I understand why this happens. The AI generates selectors and navigation logic based on the current state of the site, but there’s no built-in resilience. It’s like the workflow is brittle by design.

From what I’ve read in the docs, the AI Copilot is supposed to be able to produce “ready-to-run” workflows, but I’m wondering if there’s actually a way to make these more robust. Are there patterns or techniques people are using to handle this? Should I be manually tweaking the generated code to add fallback selectors, or is there a better approach within Latenode itself?

Has anyone here successfully built a Puppeteer automation that actually survives website redesigns without constant rewrites?

This is exactly the kind of problem Latenode was built to solve. The AI Copilot doesn’t just generate a one-off script—it can generate workflows that are designed to adapt. The key difference is that Latenode lets you layer in fallback logic, retry mechanisms, and even AI-powered element detection as part of the workflow itself, not just in the code.

What I’ve seen work really well is combining the AI-generated base workflow with custom code nodes that use fuzzy matching or alternative selectors. The AI can help you write this resilience layer too. You describe what you need, and it generates the code that handles dynamic changes.

The real shift in thinking is this: instead of a brittle script, you’re building a workflow that’s designed to fail gracefully and adapt. That’s what separates a temporary automation from something that actually lasts.

Check out what’s possible: https://latenode.com

I dealt with this exact issue on a project where we were scraping e-commerce sites. The first version broke constantly because we were relying on CSS classes that marketing kept changing.
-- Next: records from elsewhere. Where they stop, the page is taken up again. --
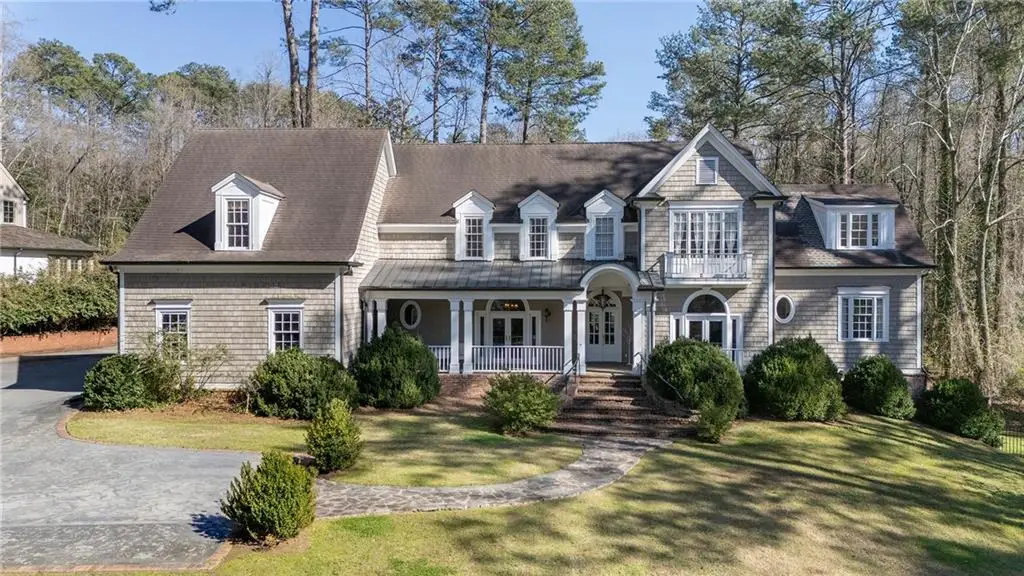 850 N Island Drive, Atlanta, GA 30327 - #1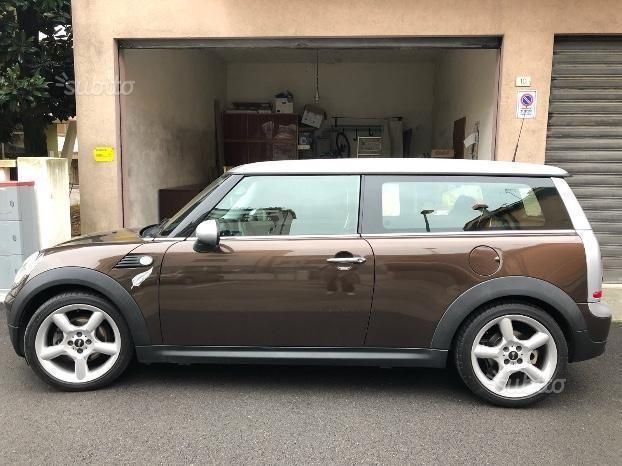 Venduto Mini Clubman F54 2008 Auto Usate In Vendita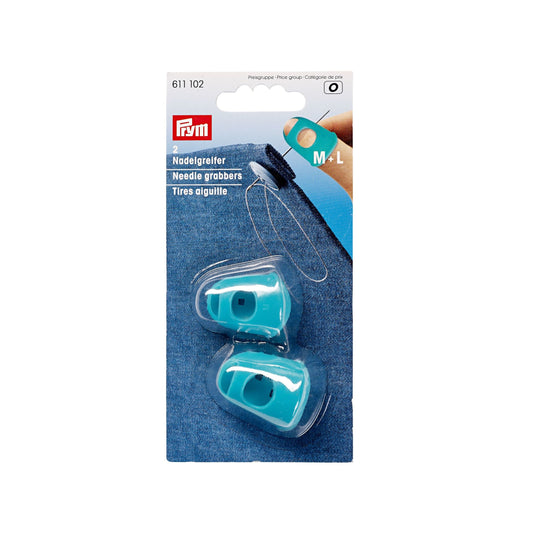 611102|Prym Silicon Needle Grabber, M & L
What helped was building in multiple layers of detection. Instead of just looking for a specific selector, we’d check for text content, position on the page, structural hierarchy. It’s more work upfront, but sites rarely change everything at once.

Also, adding logging and monitoring made a huge difference. When a selector fails, you want to know immediately, not days later when someone notices the data stopped flowing. Some basic error handling in your workflow goes a long way. You can set up alerts to trigger when things start failing so you can adjust before it becomes a real problem.
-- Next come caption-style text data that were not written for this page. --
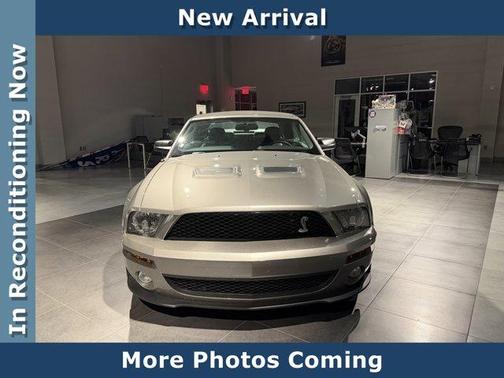 2009 Ford Shelby GT500 Base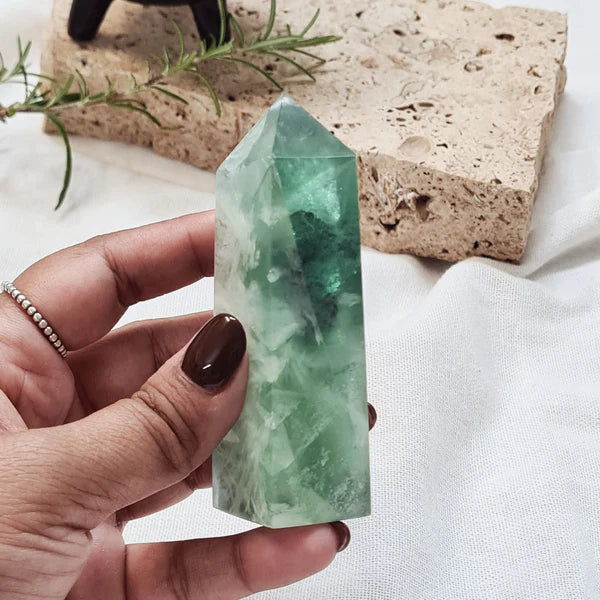 Fluorite Crystal Meaning & Properties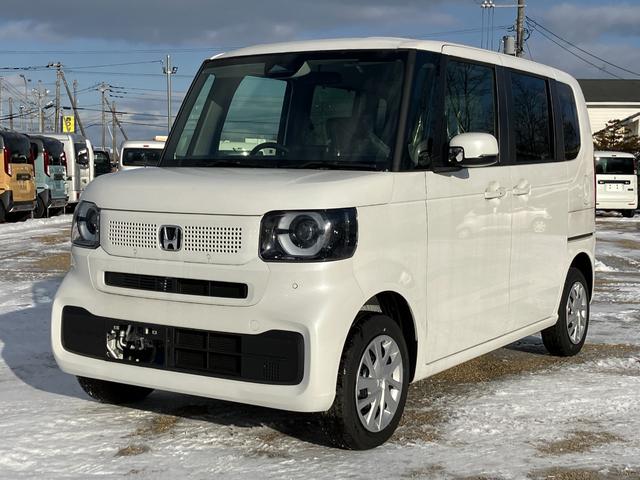 Honda N-BOX 2024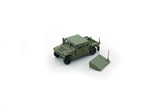 Humvee 4-CT (Green) - BM Creations - 1:64 Modellauto 1/64
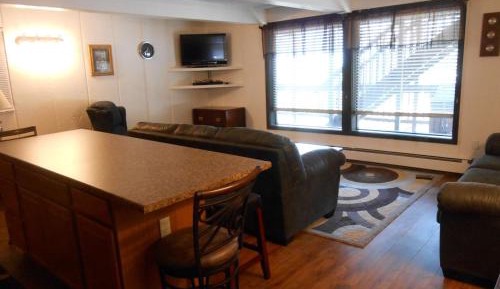 One-Bedroom Condo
One approach I’ve used is treating the workflow more like a maintenance item than a set-it-and-forget-it tool. Version control your workflows, document what selectors you’re targeting and why. When a site redesigns, you roll out an update rather than treat it as a catastrophic failure.
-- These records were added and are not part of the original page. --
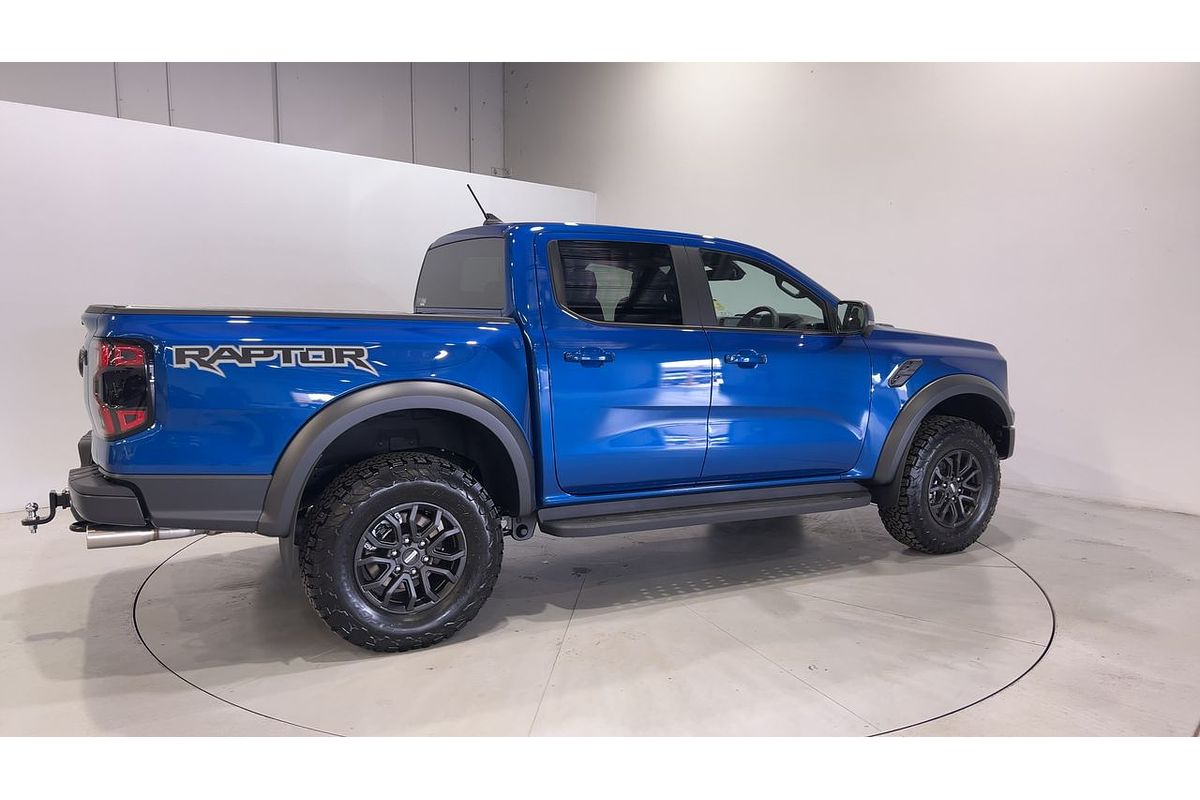 2025 Ford Ranger Raptor 4X4 3.0L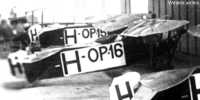 Kép a H-OP.16 lajstromú gépről.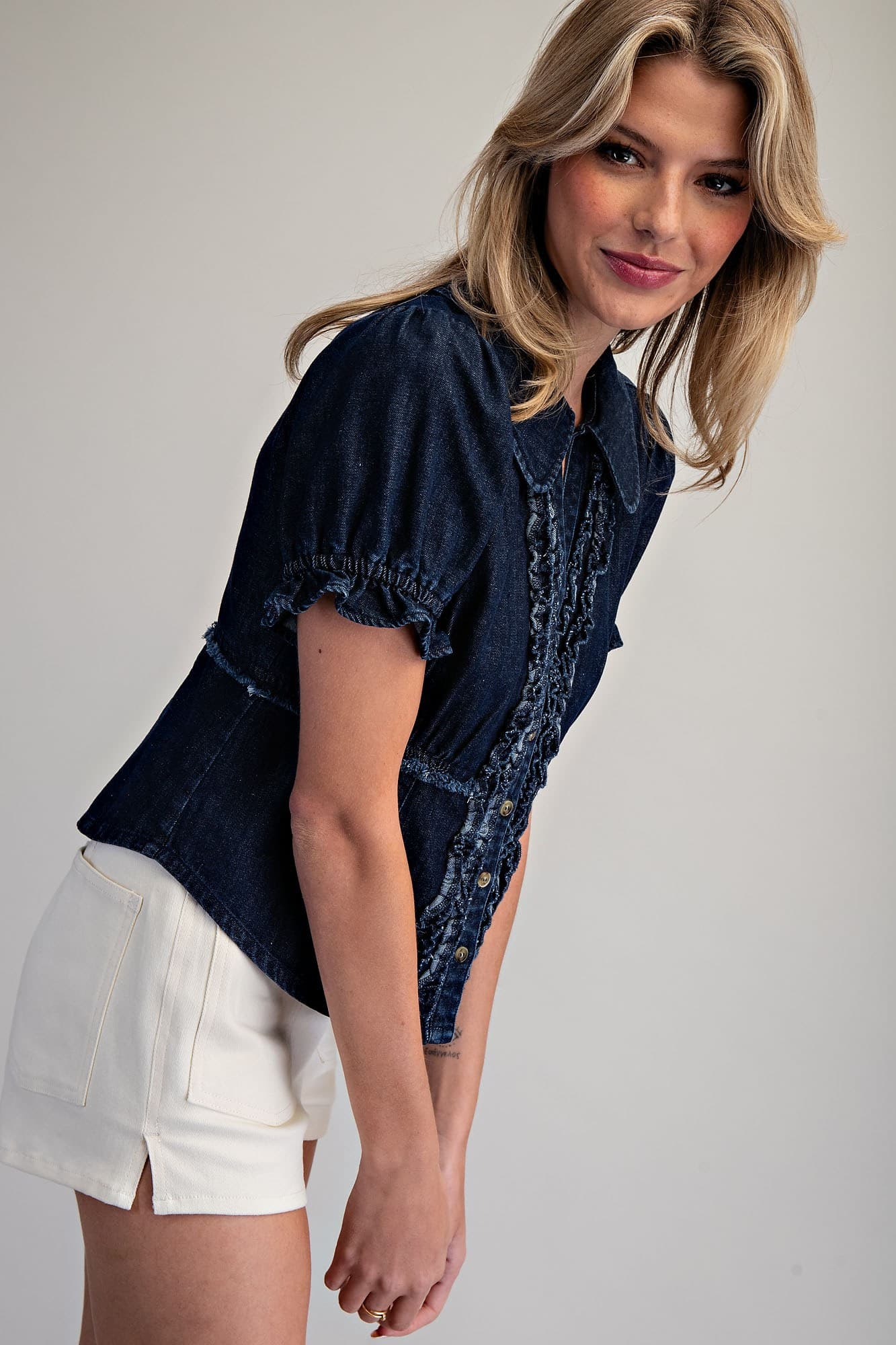 TH15532 - DENIM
The other thing that helps is understanding what’s actually stable on a page versus what changes frequently. Navigation elements and main content areas tend to have more stable structure than sidebar widgets or promotional sections. Build your workflow around the stuff that rarely changes. That simple shift reduced our maintenance burden significantly.

The resilience problem with AI-generated workflows stems from the fact that they’re optimized for the current state of a page, not for change management. You can improve this by implementing a validation layer—before a workflow executes, it verifies that the expected elements still exist on the page. If they don’t, it can trigger an alert or attempt alternative strategies.

Another pattern that works is using data attributes or semantic HTML elements when possible. Some sites are built with stable data-attributes that marketing changes can’t touch. If your workflow targets those instead of class names, it’s far more resilient. The downside is you can’t always control the site you’re scraping, but when you can, it makes a real difference.

add fallback selectors & retry logic. monitor for failures so you catch issues early. test regularly. that’s the main stuff that actually works in practice for keeping workflows stable.